Extracted information:

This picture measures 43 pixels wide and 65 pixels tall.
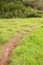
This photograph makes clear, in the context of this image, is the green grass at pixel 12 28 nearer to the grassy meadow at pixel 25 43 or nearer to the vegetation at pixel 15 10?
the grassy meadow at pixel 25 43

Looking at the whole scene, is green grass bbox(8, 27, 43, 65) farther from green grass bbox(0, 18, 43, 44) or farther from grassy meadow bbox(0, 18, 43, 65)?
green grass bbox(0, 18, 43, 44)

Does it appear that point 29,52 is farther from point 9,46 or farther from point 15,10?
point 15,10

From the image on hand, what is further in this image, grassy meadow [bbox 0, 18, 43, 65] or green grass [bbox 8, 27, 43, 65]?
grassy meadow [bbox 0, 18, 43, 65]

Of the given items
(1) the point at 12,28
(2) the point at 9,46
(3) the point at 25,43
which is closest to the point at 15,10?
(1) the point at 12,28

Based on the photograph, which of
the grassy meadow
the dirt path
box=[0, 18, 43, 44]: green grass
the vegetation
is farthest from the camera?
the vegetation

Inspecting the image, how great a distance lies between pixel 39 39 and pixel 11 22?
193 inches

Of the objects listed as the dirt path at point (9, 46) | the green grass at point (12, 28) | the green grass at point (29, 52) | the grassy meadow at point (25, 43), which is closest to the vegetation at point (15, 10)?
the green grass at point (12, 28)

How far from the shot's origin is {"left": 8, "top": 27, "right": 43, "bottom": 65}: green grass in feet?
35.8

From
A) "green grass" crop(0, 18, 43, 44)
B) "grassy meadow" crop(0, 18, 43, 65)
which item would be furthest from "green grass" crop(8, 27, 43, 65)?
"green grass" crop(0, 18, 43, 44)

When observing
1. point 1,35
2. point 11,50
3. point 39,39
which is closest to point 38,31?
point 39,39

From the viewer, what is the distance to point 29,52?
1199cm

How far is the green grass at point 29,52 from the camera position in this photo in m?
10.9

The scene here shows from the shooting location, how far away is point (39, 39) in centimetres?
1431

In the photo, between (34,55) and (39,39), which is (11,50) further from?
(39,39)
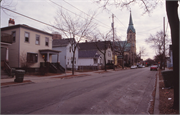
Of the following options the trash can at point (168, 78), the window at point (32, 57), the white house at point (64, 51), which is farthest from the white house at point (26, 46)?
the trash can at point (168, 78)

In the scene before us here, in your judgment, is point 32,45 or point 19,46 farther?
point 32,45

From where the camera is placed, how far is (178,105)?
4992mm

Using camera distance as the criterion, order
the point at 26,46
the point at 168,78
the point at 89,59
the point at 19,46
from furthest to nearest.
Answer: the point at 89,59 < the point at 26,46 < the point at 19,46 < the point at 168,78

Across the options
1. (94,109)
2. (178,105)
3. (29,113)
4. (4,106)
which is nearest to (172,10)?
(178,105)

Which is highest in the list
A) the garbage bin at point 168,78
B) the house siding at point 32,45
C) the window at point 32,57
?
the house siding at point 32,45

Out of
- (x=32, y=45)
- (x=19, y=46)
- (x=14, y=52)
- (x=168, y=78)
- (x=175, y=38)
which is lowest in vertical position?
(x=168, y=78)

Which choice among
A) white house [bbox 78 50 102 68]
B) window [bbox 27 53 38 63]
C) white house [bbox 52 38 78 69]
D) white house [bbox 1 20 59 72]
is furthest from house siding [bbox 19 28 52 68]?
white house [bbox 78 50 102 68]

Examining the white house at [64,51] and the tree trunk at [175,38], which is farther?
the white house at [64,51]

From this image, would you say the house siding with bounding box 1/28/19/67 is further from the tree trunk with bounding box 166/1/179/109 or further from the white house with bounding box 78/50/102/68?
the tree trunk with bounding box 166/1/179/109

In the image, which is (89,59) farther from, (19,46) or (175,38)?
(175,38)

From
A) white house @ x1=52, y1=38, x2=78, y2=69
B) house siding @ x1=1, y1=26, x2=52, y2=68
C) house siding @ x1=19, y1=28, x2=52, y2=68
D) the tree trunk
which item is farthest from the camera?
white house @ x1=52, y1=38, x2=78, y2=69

---

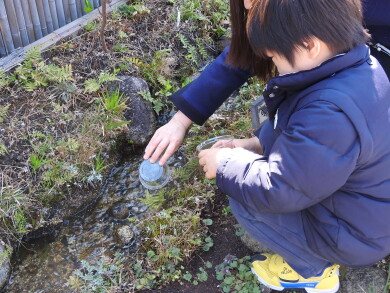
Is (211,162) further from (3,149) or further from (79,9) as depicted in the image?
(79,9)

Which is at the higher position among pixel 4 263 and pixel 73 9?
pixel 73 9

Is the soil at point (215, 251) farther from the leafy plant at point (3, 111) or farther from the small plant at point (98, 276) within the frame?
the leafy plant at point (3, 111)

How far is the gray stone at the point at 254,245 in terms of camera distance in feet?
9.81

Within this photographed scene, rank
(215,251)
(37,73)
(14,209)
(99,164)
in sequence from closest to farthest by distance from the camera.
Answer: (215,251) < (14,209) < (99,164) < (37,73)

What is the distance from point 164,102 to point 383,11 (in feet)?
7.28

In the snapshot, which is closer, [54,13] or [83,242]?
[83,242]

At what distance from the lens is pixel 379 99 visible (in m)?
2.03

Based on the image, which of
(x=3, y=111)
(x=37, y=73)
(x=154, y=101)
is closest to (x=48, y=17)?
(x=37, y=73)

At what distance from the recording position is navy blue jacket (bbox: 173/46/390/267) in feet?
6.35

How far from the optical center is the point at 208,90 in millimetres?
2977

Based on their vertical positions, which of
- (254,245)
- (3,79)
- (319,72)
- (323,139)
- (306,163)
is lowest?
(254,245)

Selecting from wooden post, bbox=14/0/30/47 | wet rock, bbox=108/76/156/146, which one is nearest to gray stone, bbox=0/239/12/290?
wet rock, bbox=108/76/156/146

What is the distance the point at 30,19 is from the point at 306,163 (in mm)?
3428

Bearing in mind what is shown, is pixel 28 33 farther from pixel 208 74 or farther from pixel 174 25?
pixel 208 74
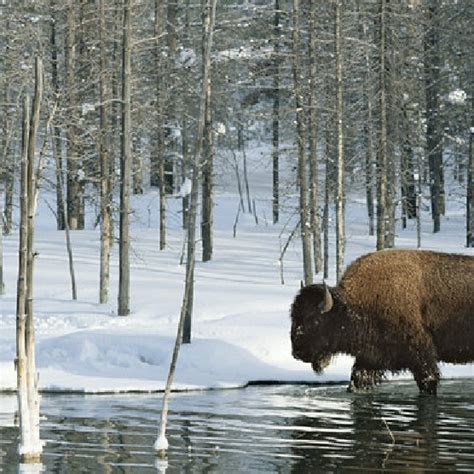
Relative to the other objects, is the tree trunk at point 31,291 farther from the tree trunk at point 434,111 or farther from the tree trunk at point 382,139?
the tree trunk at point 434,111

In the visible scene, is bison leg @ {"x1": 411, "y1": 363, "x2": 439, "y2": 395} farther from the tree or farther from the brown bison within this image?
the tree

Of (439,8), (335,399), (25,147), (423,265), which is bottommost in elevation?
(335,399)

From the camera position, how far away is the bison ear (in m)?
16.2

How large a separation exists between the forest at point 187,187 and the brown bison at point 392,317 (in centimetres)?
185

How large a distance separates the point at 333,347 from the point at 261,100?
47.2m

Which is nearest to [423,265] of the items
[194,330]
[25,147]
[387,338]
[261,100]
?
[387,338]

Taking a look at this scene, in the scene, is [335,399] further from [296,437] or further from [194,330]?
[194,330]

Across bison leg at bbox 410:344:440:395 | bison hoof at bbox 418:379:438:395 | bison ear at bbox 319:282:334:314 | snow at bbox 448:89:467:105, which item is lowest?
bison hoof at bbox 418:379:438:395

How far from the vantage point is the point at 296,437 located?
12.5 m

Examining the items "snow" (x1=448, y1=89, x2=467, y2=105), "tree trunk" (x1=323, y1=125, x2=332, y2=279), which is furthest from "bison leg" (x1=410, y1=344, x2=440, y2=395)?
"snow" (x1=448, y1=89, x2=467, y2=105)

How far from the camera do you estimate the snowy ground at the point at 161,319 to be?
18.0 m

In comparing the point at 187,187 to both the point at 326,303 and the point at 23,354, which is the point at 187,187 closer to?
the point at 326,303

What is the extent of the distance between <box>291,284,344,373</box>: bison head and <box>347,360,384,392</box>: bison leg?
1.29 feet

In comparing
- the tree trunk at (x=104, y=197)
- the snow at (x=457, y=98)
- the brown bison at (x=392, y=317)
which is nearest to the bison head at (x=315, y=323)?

* * *

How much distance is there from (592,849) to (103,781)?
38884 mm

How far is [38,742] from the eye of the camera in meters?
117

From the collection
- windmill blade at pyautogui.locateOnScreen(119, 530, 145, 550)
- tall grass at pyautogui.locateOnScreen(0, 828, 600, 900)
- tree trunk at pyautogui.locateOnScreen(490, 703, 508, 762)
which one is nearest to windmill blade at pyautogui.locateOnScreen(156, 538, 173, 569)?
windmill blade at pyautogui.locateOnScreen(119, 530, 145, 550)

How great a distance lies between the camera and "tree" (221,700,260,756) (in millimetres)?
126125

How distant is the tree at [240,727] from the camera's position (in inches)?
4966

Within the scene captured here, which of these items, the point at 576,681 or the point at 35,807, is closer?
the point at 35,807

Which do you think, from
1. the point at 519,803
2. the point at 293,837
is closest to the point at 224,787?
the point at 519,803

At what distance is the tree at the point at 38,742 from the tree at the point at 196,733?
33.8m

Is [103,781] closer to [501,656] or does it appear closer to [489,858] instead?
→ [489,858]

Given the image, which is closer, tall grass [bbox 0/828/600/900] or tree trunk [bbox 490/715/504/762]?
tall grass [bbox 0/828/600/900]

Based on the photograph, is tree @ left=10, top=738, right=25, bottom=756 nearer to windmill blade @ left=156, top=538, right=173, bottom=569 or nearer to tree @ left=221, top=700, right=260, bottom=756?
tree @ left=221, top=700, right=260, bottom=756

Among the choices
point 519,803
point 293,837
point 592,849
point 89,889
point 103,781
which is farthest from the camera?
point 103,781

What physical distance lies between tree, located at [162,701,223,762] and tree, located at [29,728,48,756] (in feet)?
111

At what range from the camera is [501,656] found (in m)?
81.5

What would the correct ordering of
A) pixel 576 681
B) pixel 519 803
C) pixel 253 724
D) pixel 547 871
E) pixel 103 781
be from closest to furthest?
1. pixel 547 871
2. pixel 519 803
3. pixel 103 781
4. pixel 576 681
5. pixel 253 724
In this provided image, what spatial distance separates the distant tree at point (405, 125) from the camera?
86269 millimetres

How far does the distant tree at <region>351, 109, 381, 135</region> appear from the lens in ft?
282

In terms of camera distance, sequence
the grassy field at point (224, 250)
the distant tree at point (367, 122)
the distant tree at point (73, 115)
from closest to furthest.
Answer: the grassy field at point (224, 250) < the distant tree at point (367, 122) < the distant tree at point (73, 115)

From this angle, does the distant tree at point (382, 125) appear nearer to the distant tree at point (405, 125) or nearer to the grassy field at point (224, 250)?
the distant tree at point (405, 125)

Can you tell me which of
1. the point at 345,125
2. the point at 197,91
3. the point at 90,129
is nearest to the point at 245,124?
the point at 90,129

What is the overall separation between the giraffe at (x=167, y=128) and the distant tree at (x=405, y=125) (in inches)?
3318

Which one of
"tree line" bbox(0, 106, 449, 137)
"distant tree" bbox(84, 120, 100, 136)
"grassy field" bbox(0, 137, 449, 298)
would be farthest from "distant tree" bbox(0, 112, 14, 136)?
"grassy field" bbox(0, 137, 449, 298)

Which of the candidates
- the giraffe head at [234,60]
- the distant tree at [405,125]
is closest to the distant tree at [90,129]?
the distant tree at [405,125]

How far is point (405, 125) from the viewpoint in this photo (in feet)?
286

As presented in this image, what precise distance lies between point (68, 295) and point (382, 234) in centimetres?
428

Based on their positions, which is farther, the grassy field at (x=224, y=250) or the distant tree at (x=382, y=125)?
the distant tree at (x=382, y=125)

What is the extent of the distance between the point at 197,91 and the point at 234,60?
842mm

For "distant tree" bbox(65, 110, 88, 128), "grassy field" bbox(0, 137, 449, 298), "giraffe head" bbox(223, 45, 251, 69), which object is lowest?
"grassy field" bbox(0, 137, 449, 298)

What the task requires:
Please select each line in the rows above that contains the word "Examining". Case matters.

Answer to the exercise:
Examining the white house at [64,51] and the tree trunk at [175,38], which is farther?
Examining the items "snow" (x1=448, y1=89, x2=467, y2=105), "tree trunk" (x1=323, y1=125, x2=332, y2=279), which is furthest from "bison leg" (x1=410, y1=344, x2=440, y2=395)?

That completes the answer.